Of the usual pop psychology examples of overresponse to partial reinforcement, it looks to me as though gambling truly is narrowly tuned to the PREE phenomenon, and is working essentially by fooling an agent designed to solve a bandit problem. Other examples, however, tend to be sufficiently ambiguous or contradictory in various ways that I thinksomething unrelated could be going on. Humans can respond to variety in all sorts of positive ways. E.g., (dammit, I'm going blank on the name of) the classic confounding effect in industrial productivity studies where change itself, in either direction, can easily cause a positive effect independent of whether the new situation is objectively better in any useful sense.

Notice that successful gambling operations are contrived so that if you ever did discover even a small pattern (e.g., 53% success instead of 48%) it follows by perfectly correct analysis that the discovery would be enormously valuable.
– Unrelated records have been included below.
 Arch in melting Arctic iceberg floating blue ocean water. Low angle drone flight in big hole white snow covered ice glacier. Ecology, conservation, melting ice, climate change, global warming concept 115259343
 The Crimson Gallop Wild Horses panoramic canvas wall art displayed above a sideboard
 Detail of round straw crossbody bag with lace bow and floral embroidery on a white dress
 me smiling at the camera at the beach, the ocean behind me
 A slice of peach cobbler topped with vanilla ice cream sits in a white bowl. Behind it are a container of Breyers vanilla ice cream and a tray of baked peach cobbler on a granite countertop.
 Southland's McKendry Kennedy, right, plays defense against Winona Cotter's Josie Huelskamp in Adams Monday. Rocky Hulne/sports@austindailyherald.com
Under such extreme conditions, even a small nudge from a simple n-armed bandit heuristic (like a nagging intuition corresponding to a high prior probability that high variance implies a significant probability of discovering something that improves performance by a mere 10%) can get amplified to dramatically wrong behavior. Also notice that there is a strong observed pattern of compulsive gamblers fooling themselves into thinking they are finding small patterns. If gambling were a case of partial reinforcement directly tickling purely subconscious deep structures unrelated to n-armed banditry, then "I'm onto the pattern" might still sometimes be used to rationalize the irrational behavior, but it's not clear why it would be a strongly favored rationalization (compared to, e.g., "risk taking makes me glamorous").
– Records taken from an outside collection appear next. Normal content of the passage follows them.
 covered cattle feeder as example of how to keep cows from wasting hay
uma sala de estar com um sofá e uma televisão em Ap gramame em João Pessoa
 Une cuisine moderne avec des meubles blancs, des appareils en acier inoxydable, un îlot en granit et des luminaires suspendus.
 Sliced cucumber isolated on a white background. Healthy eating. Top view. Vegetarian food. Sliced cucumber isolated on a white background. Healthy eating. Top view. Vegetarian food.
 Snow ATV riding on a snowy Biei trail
Compare this to behavior patterns that aren't observed. E.g., I've never heard of anyone making cigarettes qualitatively more addictive by making them unpredictable, e.g., by selling mixed packs of placebo and nicotinic cigarettes. Could this be because there's no way for the robot to get rationally excited about the enormous upside of spotting a small pattern in such randomness? (And anything close to this which does succeed, e.g. toy prizes in cereal boxes, tends to be successful for only about as long as the robot's inputs from the world model let it be strongly uncertain about the upside..)
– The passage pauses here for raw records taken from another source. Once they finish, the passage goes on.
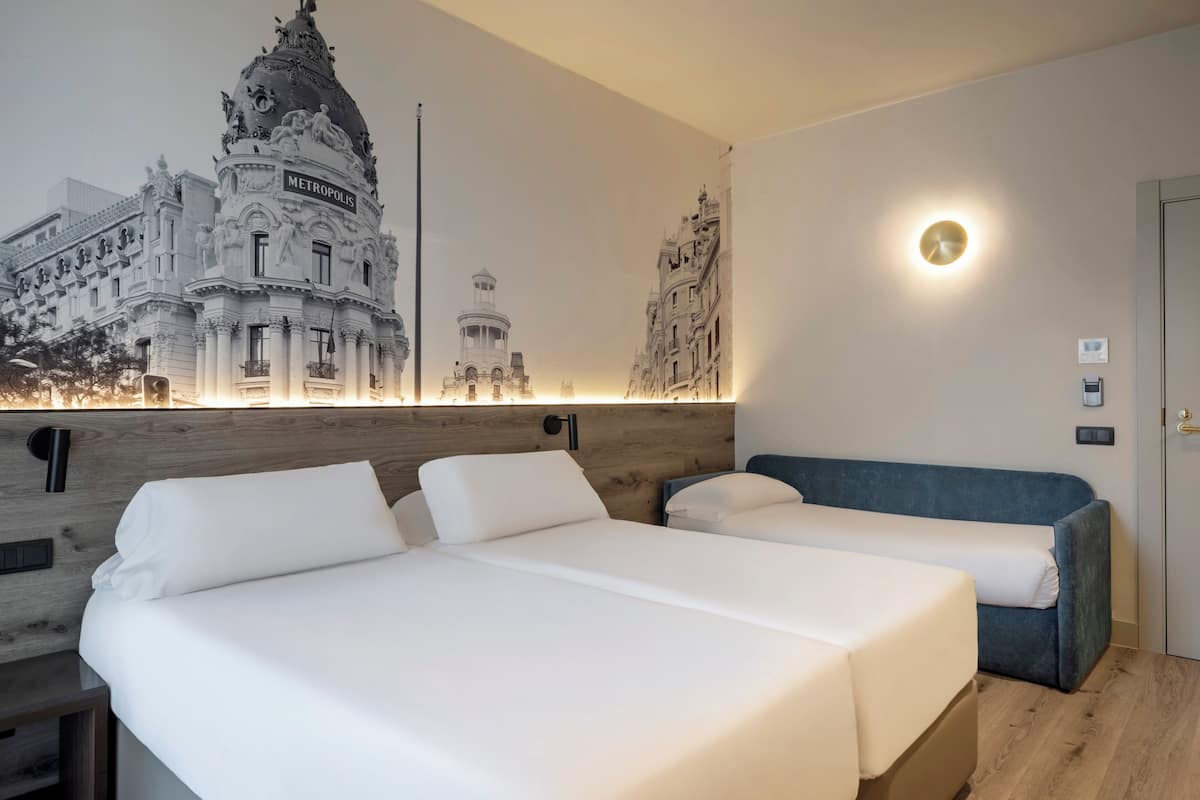 Une chambre d’hôtel avec deux lits, une grande fresque représentant un bâtiment, une tête de lit en bois et une table de chevet.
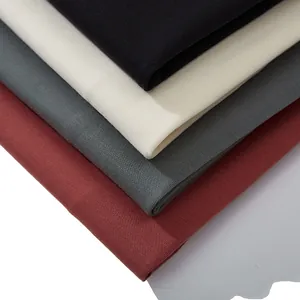 Stack of heavyweight 230g cotton t-shirts in black, cream, charcoal, and burgundy colors
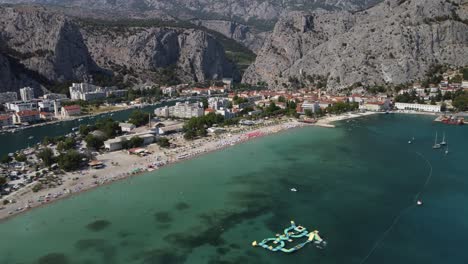 aerial establishing view of scenic croatian mountains and coastal town omis hrvatska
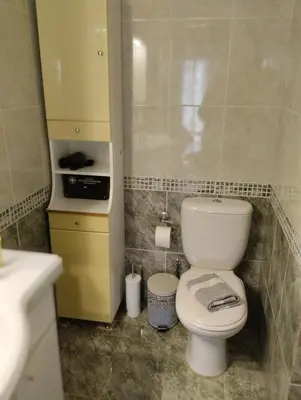 a bathroom with a white toilet and a sink at EMMY APARTMENT in Chania Town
People do claim to spot partial-reinforcement-related phenomena in other behavior patterns which can't easily be explained as a bandit problem heuristic being tricked. E.g., people often accuse World of Warcraft and similar games of manipulating the intermittent reward mechanism to cause addictive behavior. WoW treasures are indeed randomized, and people do indeed become fascinated by the game, and I don't see how the robot could be getting excited about a huge upside of spotting the pattern. But WoW is in the entertainment industry. WoW developers could have saved a substantial amount of money by hiring far fewer artists to create far fewer kinds of trees and other decorations, but that it would be a bad idea. Hollywood could save even more money by aggressively reusing sets and actors and props and scripts between movies. Even in extremes like soap operas where many customers are looking for repetitive essentially-predictable escape, a successful entertainment product benefits from many kinds of variety. It seems to me that the positive importance of randomizing treasures needn't be explained by partial reinforcement any more than the positive importance, in a soap opera in which villains walk onto the stage in hundreds of different episodes, of avoiding a clear pattern of villains entering stage right every single time.